Ignoring their gazes, which seemed to be asking him whether he was a sociopath for caring more about Sister Yang’s friend than the massacre of Africans on the other side of the world, Chen plunged into the snow towards the war memorial.
He was stopped by a line of tanks passing through the Srinagar–Leh Highway which had become the main thoroughfare for the forward operating center. The familiar smell of gasoline penetrated through the numbing cold. It was a comforting smell, not unlike the jet fuel that had filled his nostrils for so many years. Gasoline to him was the smell of integration with something greater, a sensation he felt now amongst the rolling tanks. Unlike while piloting his TOCU, however, there was an incompleteness to this synthesis. A question hung over who or what this “something greater” was.
The tanks soon passed and Chen Jiahao crossed the road to the war memorial. In the few hours since his previous visit, the monument had been defaced with bullet holes from Chinese soldiers using the names of fallen Indians as target practice. He sat down in the snow with the lingering fragrance of gasoline on his nose and tried to make sense of his foul mood.
At first, Jiahao thought it was because of one thing only: Yang Anming’s male friend in the intelligence bureau. Then he realized it was actually two: Both her friend and a sudden, uncharacteristic wellspring of concern for the Sudanese, despite never having felt any concern for victims of international disasters before. Finally, after a good bit of thought, he realized that it was actually one phenomenon bothering him that explained both conundrums. It was thus:
That Chen Jiahao felt no common nationhood with this distant man who he was irrationally jealous of for sharing an ounce of Yang Anming’s attention, but that he did feel a swell of sameness with the families harmed by this “rock devil.” The trouble with this, and why it so suddenly upset him, was that it was immoral. If he brought this same apathy toward his compatriots into his cockpit, what would happen? Would he allow his fellow countrymen to die? Would he balk at doing his duty as a Chinese soldier? Would he become some cowardly pacifist? He knew there was no way he could keep this dissonance inside him forever. He needed to speak with Commander Li at once.
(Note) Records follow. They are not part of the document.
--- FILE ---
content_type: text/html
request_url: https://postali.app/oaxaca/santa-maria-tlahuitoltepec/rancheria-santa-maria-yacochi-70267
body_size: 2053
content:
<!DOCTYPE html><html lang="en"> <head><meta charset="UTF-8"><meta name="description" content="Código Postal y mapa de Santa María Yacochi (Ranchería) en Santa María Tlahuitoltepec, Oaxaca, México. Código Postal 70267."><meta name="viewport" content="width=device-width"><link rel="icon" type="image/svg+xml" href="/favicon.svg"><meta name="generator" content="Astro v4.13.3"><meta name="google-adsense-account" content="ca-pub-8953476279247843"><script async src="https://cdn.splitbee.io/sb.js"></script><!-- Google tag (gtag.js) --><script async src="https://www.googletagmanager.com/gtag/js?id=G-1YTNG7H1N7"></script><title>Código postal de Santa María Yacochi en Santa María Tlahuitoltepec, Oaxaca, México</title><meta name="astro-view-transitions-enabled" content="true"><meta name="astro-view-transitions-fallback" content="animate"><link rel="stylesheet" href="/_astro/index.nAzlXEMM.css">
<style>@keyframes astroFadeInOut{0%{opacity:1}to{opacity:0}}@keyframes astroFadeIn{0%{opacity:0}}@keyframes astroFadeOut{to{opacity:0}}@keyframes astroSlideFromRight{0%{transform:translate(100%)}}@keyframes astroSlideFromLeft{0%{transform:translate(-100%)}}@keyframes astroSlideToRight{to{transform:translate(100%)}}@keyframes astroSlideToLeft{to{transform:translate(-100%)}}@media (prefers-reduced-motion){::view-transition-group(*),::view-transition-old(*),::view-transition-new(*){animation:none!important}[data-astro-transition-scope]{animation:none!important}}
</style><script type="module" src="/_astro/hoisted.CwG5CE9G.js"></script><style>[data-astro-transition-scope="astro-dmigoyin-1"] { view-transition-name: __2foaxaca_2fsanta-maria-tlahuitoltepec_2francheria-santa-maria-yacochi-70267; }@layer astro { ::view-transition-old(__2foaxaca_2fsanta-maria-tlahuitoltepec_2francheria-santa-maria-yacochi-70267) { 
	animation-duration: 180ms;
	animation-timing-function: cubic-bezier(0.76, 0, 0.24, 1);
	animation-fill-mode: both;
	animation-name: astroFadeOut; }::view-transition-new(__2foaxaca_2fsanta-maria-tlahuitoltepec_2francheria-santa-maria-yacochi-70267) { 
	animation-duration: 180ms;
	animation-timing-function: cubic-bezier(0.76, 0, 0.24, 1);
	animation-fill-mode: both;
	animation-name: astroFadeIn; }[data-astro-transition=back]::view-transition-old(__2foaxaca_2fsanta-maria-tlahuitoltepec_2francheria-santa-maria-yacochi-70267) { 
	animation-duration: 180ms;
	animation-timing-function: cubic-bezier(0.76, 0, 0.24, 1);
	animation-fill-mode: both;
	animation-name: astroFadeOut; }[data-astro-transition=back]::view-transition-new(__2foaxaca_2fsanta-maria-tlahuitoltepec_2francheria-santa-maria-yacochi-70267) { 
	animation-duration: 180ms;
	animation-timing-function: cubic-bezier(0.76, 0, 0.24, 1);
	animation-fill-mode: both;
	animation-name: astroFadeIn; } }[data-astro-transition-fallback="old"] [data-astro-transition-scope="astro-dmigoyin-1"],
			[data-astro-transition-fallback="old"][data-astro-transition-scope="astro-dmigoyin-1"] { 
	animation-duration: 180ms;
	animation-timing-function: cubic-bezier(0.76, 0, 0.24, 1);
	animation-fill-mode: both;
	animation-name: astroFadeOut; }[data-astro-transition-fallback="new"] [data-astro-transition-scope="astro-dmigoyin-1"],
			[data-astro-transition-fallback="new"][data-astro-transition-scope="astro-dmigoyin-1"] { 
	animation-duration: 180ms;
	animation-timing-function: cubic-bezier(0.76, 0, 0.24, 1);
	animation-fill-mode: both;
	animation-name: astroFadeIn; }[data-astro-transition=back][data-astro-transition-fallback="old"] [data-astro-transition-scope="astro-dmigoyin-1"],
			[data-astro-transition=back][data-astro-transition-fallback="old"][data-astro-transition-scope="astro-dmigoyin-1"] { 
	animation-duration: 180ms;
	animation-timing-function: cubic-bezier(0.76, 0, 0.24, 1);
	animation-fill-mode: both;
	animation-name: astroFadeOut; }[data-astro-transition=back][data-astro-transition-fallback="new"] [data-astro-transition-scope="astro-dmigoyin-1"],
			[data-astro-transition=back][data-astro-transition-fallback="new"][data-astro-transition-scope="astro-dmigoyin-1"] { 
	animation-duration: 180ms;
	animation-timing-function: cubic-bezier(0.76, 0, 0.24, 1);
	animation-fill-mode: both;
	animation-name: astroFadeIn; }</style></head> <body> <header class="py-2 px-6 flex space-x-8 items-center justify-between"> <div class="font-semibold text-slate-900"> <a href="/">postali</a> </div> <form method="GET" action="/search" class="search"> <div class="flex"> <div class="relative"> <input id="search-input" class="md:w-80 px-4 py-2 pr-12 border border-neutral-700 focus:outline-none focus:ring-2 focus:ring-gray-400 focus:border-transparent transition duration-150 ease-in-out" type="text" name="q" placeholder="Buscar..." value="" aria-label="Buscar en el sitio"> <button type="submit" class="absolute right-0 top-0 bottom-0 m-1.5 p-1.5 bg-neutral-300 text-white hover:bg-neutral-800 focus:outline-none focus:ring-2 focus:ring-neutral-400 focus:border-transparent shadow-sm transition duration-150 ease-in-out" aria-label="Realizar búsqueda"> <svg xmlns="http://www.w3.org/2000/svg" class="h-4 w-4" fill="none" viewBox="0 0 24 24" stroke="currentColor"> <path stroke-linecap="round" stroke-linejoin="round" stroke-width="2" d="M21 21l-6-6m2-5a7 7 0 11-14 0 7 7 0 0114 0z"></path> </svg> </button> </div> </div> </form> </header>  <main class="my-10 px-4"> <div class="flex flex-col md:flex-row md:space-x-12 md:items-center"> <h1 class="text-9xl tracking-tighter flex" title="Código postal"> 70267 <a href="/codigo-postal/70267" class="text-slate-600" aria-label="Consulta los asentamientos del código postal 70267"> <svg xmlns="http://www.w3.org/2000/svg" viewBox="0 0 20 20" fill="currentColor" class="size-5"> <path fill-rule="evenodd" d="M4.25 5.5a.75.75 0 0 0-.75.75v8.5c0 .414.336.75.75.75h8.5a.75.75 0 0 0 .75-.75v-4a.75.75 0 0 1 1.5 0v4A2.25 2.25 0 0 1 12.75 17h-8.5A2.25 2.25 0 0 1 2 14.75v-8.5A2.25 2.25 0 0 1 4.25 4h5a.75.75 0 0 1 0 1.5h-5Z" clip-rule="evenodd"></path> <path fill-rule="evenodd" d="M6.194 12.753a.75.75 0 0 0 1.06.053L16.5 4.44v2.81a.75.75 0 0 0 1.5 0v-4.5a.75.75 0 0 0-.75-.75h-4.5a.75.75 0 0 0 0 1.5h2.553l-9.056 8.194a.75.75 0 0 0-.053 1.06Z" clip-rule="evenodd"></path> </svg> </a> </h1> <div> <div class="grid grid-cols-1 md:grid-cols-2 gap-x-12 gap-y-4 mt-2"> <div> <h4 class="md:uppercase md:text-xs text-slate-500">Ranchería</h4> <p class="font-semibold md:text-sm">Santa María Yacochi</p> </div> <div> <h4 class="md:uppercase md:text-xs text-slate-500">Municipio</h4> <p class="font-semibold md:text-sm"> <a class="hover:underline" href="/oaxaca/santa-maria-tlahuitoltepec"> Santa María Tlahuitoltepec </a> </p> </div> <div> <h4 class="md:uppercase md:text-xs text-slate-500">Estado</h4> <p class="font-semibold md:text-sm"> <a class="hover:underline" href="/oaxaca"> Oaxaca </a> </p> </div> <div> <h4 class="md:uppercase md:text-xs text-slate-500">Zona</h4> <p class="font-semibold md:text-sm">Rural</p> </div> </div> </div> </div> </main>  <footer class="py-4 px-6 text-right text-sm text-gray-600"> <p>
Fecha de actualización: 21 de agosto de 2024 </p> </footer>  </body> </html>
“Pilot Chen Jiahao?” said a voice behind him.
Chen turned to see a cadre of smiling senior officers. He knew immediately what they wanted. Unlike the enlisted men and junior officers, these men were of sufficient rank and status that they could come up to him and ask for photos. Behind them, other soldiers looked on enviously, wishing they too could get a picture with the celebrated pilot to send back to their family. Just that photo alone conferred a certain prestige on an entire family.
“I’m Brigade Deputy Leader Wang Yifan,” one of the officers said. “This is…”
Wang Yifan proceeded to introduce the other five senior officers who Chen Jiahao would never meet again but who were compelling him to take a selfie with each of them individually. Their phone cameras were already out before the Brigade Deputy Leader bothered to ask, “may we take a picture with you? Pilot Chen?”
The correct answer to which was, “yes of course! I would be glad to. Thank you for your continued diligence in conducting this offensive, Brigade Deputy Leader.”